▶ **Objective a**: According to the post about Arnold Kling's open letter to Paul Krugman, what does Kling call arguments about the motives behind a policy?

Posted on 10/08/2003 8:48:01 AM PDT by .cnI redruM
There's been a lot of chatter on the web, and I've received lots of e-mails from readers, concerning Arnold Kling's open letter to Paul Krugman, posted yesterday on Tech Central Station. I hate to look a gift horse in the mouth it's great to see an economist take on Krugman in public. But truth be told, I think Kling's critique fails to come to grips with what's wrong with Paul Krugman.
For the moment, I'm afraid, I'll have to withhold Kling's membership in the Krugman Truth Squad.
Kling sets up a framework in which economic propositions can be argued in two different styles. What he calls "Type C" arguments are about the consequences of a particular policy (e.g., "tax cuts will stimulate the economy"). What he calls "Type M" arguments are the motives behind a particular policy (e.g., "tax cuts are just a sop to rich Republicans").
Kling believes that Krugman cheapens economic discourse by failing to make Type C arguments (which can be debated rationally, if not to a definitive conclusion) in favor predominantly of Type M arguments (which defy rational debate, and crowd out analysis of real policy dynamics).
But if it were that simple, Krugman wouldn't be America's most dangerous liberal pundit.
The fact of the matter is: Krugman makes both kinds of arguments all the time. Kling cites Krugman's Type M argument against tax cuts offered in his recent New York Times Magazine article, "The Tax Cut Con." In that piece, Krugman argues that Republican tax-cutters want to "starve the beast" and put an end to New Deal-era social programs. But in that article Krugman also makes many Type C arguments. For example, he writes that tax cuts do not lead to faster economic growth, citing average GDP growth following Reagan's tax cuts in the 1980s.
On closer analysis, Krugman's rhetorical effectiveness lies primarily in his ability to do a change-up between Type C and Type M arguments within a single column; he uses his facility as an economist to dazzle the reader with the Type C argument before slipping in the Type M argument whether or not the two are really related.
In "The Tax Cut Con," Krugman uses many Type C arguments to establish that tax cuts have no benefits whatsoever, and therefore all the claimed benefits amount to lies. This sets him up to offer the Type M argument to "explain" why the lies were being told. In this sense, the Type M argument is, in Krugman's hands, a Type C argument at another level. What Kling distinguishes as mere motive is just a hidden consequence.
But the real problem, which Kling either doesn't understand, doesn't choose to understand, or doesn't choose to deal with, is that many of Krugman's Type C and Type M arguments are actually Type D arguments deceptions. For example, the Type C argument demonstrating that the Reagan's tax cuts produced no faster economic growth necessitates that Krugman hand-picks beginning and ending dates on the economic timeline to produce the numbers he desires. The dates he cites, however, do not (contrary to his explicit claims) correspond to business cycle peaks. Nor did the tax cuts exist in all the years he includes. When the proper years are chosen, faster GDP growth can unambiguously be observed. (See the analysis on my blog, The Conspiracy to Keep You Poor and Stupid.)
The Type M argument in question here is really a Type D argument. Throughout the article, and even more so in the introductory material to Krugman's new book, The Great Unraveling, Krugman portrays the "starve the beast" approach to controlling government spending and reducing the size of government as an attempt to fundamentally undermine America. Thus he not only argues as to motives, but he characterizes those motives in a deceptive way in order to impugn them.

▶ **Records for this exercise**:
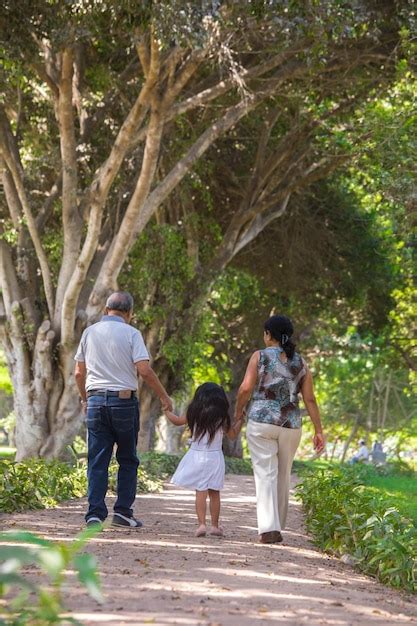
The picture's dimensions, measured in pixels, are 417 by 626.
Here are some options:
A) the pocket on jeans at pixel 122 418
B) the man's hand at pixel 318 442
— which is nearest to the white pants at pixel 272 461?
the man's hand at pixel 318 442

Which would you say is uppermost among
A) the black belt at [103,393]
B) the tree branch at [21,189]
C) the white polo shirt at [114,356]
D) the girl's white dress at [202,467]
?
the tree branch at [21,189]

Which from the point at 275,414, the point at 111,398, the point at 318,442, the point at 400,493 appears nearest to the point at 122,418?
the point at 111,398

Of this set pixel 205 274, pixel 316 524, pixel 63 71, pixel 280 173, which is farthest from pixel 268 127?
pixel 316 524

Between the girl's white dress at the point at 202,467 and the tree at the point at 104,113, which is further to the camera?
the tree at the point at 104,113

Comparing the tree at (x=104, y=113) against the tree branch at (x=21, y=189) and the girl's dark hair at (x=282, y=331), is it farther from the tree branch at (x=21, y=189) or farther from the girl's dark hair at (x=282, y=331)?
the girl's dark hair at (x=282, y=331)

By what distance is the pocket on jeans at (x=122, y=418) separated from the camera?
9.01 m

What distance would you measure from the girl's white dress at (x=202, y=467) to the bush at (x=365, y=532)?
106 cm

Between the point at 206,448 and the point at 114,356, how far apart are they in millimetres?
1257

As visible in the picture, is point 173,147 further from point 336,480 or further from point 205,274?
point 336,480

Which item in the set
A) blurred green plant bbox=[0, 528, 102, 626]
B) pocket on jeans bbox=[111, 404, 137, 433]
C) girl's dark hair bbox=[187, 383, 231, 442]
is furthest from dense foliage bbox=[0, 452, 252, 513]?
blurred green plant bbox=[0, 528, 102, 626]

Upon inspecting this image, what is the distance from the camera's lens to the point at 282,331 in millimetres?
9188

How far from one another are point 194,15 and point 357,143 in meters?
4.35

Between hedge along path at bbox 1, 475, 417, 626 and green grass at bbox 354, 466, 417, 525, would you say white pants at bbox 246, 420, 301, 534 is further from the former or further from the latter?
green grass at bbox 354, 466, 417, 525

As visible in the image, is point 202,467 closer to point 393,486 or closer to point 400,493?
point 400,493
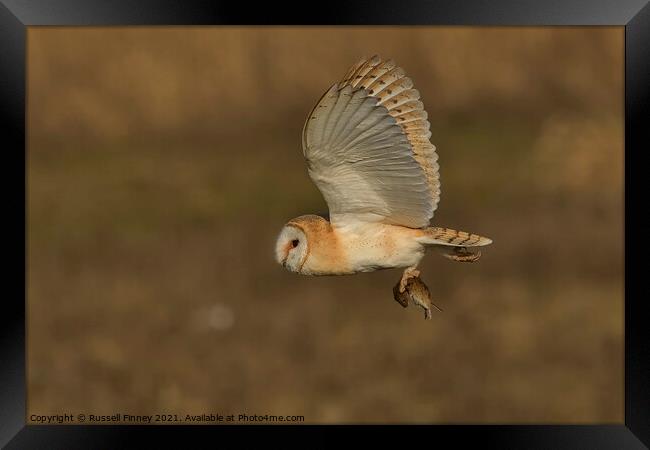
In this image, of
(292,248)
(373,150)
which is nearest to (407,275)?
(292,248)

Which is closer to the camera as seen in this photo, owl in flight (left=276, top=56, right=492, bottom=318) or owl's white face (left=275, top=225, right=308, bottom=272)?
owl in flight (left=276, top=56, right=492, bottom=318)

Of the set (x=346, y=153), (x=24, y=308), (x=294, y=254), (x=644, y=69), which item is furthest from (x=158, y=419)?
(x=644, y=69)

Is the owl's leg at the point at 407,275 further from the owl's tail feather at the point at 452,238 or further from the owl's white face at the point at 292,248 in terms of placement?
the owl's white face at the point at 292,248

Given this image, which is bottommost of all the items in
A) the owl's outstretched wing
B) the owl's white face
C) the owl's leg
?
the owl's leg

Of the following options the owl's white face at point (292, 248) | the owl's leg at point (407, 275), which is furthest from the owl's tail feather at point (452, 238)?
the owl's white face at point (292, 248)

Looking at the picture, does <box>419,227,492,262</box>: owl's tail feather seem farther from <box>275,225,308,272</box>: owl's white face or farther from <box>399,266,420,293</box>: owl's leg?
<box>275,225,308,272</box>: owl's white face

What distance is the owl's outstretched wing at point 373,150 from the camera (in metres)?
1.93

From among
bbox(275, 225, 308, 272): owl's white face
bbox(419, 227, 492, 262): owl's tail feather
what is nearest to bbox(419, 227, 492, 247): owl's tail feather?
bbox(419, 227, 492, 262): owl's tail feather

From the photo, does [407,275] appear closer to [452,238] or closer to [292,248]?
[452,238]

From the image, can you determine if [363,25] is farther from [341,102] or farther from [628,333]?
[628,333]

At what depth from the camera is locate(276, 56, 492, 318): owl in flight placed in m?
2.06

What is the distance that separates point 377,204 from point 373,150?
22 centimetres

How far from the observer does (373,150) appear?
2033 mm

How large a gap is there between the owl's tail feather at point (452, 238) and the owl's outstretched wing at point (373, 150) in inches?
1.5
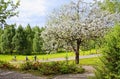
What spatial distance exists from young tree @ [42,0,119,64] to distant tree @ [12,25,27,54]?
49.4 metres

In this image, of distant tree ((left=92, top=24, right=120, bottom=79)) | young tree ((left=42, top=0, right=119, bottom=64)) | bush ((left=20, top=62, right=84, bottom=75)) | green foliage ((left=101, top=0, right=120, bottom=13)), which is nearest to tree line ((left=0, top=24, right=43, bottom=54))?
green foliage ((left=101, top=0, right=120, bottom=13))

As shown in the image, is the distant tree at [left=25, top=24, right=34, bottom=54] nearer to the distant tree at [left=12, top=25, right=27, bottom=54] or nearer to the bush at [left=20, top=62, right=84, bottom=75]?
the distant tree at [left=12, top=25, right=27, bottom=54]

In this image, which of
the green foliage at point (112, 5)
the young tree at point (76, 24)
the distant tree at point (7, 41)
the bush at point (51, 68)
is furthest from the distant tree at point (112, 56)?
the distant tree at point (7, 41)

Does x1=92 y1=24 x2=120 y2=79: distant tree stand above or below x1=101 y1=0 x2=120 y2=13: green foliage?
below

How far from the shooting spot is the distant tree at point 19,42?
259 feet

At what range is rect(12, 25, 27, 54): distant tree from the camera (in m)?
79.0

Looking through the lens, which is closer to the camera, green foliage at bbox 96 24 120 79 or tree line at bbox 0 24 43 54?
green foliage at bbox 96 24 120 79

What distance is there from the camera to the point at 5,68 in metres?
21.5

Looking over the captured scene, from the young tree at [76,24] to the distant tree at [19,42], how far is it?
49.4m

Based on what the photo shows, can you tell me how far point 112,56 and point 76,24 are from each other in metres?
21.8

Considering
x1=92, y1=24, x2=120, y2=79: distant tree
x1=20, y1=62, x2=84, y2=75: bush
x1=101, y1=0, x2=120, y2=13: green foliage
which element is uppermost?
x1=101, y1=0, x2=120, y2=13: green foliage

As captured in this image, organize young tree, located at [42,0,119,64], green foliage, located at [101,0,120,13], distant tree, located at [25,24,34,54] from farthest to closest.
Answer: distant tree, located at [25,24,34,54], green foliage, located at [101,0,120,13], young tree, located at [42,0,119,64]

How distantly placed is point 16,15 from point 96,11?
33.2 ft

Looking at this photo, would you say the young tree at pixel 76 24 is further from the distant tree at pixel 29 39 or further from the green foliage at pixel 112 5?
the distant tree at pixel 29 39
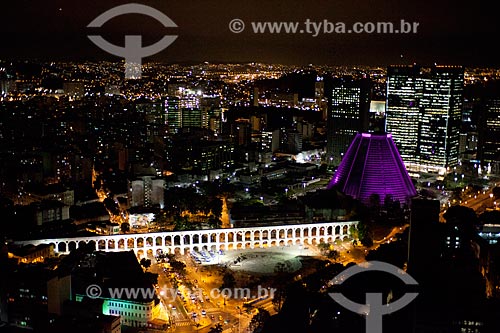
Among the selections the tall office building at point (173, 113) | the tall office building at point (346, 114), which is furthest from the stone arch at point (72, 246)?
the tall office building at point (173, 113)

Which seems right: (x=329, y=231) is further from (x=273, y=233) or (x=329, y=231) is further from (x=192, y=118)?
(x=192, y=118)

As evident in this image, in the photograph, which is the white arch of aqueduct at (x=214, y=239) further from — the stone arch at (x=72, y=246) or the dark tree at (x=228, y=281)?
the dark tree at (x=228, y=281)

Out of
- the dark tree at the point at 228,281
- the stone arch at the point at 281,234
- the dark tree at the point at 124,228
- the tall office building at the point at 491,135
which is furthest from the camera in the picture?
the tall office building at the point at 491,135

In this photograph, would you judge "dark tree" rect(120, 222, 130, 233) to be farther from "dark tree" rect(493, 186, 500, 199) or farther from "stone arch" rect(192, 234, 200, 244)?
"dark tree" rect(493, 186, 500, 199)

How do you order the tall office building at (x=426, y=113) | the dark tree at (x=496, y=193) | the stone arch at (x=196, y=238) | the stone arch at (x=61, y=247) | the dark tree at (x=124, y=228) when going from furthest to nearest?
the tall office building at (x=426, y=113) < the dark tree at (x=496, y=193) < the dark tree at (x=124, y=228) < the stone arch at (x=196, y=238) < the stone arch at (x=61, y=247)

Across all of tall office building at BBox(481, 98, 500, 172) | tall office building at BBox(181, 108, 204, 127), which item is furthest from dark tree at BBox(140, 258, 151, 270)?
tall office building at BBox(181, 108, 204, 127)

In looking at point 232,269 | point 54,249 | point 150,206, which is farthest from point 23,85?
point 232,269

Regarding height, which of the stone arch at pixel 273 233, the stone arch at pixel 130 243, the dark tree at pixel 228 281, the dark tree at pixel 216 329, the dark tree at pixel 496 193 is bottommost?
the dark tree at pixel 216 329
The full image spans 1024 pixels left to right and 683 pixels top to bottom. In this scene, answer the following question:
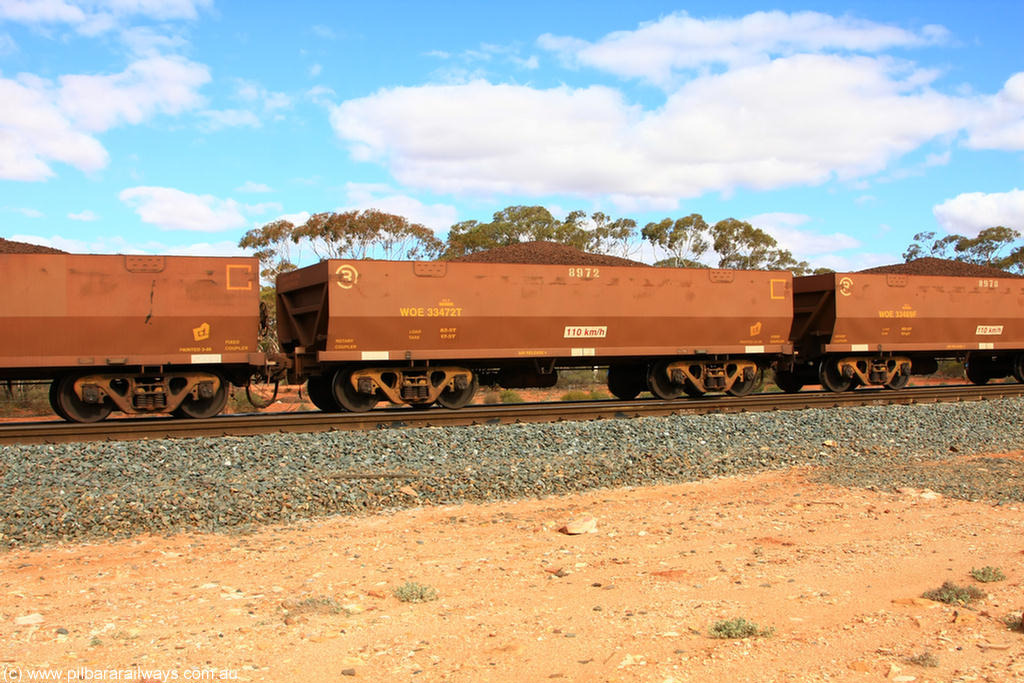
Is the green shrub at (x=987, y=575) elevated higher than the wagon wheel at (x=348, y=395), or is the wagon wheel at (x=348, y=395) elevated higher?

▶ **Objective b**: Rewrite the rows starting at the line that contains "In looking at" and ending at the last of the rows, changing "stone arch" to "stone bridge" and keeping everything else the same. Leave the pictures out of your answer.

▶ **Worked solution a**: Type M arguments

▶ **Worked solution b**:
In looking at point 232,269 | point 54,249 | point 150,206, which is farthest from point 23,85?
point 232,269

Regarding height, which of the stone bridge at pixel 273 233, the stone bridge at pixel 130 243, the dark tree at pixel 228 281, the dark tree at pixel 216 329, the dark tree at pixel 496 193 is bottommost?
the dark tree at pixel 216 329
The full image spans 1024 pixels left to right and 683 pixels top to bottom. In this scene, answer the following question:
Is the green shrub at (x=987, y=575) elevated higher than the wagon wheel at (x=348, y=395), or is the wagon wheel at (x=348, y=395) elevated higher?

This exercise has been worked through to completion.